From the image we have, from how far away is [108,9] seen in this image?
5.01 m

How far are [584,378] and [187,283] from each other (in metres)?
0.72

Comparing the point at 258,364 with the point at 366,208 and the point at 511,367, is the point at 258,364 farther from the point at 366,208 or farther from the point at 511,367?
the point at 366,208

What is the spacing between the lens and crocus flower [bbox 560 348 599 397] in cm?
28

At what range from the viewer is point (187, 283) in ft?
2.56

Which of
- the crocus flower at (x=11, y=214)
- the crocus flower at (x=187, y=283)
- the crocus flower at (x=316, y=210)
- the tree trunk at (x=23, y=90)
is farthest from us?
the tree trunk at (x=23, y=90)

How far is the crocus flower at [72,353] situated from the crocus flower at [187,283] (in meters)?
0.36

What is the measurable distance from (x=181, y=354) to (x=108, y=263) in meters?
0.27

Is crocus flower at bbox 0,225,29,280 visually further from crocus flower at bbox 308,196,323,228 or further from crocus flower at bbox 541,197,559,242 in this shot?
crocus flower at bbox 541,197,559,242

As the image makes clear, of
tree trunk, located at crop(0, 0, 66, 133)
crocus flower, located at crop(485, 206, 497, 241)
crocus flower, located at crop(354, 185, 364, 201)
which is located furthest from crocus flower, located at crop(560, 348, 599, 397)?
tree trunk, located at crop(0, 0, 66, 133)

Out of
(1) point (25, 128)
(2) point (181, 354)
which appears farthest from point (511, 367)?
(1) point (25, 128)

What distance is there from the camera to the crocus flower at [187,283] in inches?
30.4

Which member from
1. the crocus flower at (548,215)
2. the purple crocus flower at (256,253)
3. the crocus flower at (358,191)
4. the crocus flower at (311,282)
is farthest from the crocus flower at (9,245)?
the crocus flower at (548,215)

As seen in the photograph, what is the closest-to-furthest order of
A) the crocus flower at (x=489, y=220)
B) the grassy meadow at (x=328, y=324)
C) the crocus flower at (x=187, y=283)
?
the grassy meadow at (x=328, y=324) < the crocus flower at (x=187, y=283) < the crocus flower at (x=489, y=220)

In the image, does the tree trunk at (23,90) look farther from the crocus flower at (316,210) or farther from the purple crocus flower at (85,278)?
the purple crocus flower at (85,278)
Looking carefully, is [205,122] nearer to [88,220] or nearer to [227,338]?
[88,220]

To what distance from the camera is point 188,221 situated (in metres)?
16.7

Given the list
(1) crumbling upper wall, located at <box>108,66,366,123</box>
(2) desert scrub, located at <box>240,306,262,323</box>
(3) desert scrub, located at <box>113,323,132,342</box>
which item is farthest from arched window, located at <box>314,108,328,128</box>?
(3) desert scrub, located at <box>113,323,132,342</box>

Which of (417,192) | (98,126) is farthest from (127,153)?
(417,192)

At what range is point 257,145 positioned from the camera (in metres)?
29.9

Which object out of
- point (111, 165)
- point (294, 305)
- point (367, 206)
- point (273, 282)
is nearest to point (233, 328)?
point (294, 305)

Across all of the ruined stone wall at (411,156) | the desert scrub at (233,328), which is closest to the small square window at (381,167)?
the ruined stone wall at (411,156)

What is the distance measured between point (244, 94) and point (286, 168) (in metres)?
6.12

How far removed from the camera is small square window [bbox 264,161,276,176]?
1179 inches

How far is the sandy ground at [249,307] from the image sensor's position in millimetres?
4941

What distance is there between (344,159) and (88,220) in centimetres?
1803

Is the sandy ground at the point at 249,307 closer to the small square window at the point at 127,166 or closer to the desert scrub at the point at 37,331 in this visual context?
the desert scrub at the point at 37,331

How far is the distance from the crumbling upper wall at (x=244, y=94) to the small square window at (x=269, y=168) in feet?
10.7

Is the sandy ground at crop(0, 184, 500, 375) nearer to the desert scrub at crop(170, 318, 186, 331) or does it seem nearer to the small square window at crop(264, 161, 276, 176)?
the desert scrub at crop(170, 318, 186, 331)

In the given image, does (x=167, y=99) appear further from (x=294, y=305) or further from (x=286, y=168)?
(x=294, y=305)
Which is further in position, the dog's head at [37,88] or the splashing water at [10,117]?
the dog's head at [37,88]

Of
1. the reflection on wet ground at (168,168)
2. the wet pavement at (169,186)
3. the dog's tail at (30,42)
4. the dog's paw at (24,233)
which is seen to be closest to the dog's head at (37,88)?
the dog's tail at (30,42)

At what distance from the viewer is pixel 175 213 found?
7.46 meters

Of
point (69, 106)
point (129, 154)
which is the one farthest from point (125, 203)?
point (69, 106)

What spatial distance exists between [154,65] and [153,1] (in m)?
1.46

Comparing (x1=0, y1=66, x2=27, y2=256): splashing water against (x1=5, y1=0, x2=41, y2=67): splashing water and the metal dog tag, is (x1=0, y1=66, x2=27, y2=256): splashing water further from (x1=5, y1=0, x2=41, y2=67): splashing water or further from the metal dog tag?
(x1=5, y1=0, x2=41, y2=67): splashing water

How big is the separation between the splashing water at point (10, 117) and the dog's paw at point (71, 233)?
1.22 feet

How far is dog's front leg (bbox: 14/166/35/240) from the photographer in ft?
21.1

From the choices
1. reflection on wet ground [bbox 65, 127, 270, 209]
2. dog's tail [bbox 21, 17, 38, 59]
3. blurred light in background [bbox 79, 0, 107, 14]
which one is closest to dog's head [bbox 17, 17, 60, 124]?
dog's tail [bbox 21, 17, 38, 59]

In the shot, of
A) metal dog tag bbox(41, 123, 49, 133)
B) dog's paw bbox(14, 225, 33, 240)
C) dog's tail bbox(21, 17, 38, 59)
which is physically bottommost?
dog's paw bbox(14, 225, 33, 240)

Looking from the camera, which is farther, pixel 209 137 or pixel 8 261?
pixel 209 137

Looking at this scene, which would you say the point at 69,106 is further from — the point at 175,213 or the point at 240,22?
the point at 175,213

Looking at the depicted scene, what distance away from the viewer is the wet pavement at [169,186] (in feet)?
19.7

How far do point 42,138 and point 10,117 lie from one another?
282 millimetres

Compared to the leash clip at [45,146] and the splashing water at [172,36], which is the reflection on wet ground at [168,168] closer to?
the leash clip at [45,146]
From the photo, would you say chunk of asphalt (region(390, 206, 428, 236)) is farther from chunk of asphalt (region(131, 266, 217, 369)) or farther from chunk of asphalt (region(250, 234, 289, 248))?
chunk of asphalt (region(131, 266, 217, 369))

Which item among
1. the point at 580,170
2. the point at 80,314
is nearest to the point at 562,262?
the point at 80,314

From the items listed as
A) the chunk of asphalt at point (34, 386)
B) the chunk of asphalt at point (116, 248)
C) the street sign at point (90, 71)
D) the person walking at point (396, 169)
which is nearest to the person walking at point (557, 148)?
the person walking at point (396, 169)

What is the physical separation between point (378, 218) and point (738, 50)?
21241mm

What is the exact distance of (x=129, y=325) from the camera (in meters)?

·····

What this task involves: Output the stretch of the entries above, from the line containing "Looking from the" through the end of the entries, as a Markdown table with the columns Row and Line. Give each line its own numbered row and leave out blank lines.

Worked answer:
| Row | Line |
|---|---|
| 1 | Looking from the camera, which is farther, pixel 209 137 or pixel 8 261? |
| 2 | pixel 209 137 |
| 3 | Looking at this scene, which would you say the point at 69,106 is further from — the point at 175,213 or the point at 240,22? |
| 4 | the point at 175,213 |
| 5 | Looking at the depicted scene, what distance away from the viewer is the wet pavement at [169,186] (in feet)? |
| 6 | 19.7 |
| 7 | How far do point 42,138 and point 10,117 lie from one another? |
| 8 | 282 millimetres |
| 9 | Compared to the leash clip at [45,146] and the splashing water at [172,36], which is the reflection on wet ground at [168,168] closer to? |
| 10 | the leash clip at [45,146] |
| 11 | From the photo, would you say chunk of asphalt (region(390, 206, 428, 236)) is farther from chunk of asphalt (region(131, 266, 217, 369)) or farther from chunk of asphalt (region(250, 234, 289, 248))? |
| 12 | chunk of asphalt (region(131, 266, 217, 369)) |
| 13 | Which item among |
| 14 | 1. the point at 580,170 |
| 15 | 2. the point at 80,314 |
| 16 | is nearest to the point at 562,262? |
| 17 | the point at 80,314 |
| 18 | From the items listed as |
| 19 | A) the chunk of asphalt at point (34, 386) |
| 20 | B) the chunk of asphalt at point (116, 248) |
| 21 | C) the street sign at point (90, 71) |
| 22 | D) the person walking at point (396, 169) |
| 23 | which is nearest to the person walking at point (557, 148)? |
| 24 | the person walking at point (396, 169) |
| 25 | What is the physical separation between point (378, 218) and point (738, 50)? |
| 26 | 21241mm |
| 27 | What is the exact distance of (x=129, y=325) from the camera (in meters)? |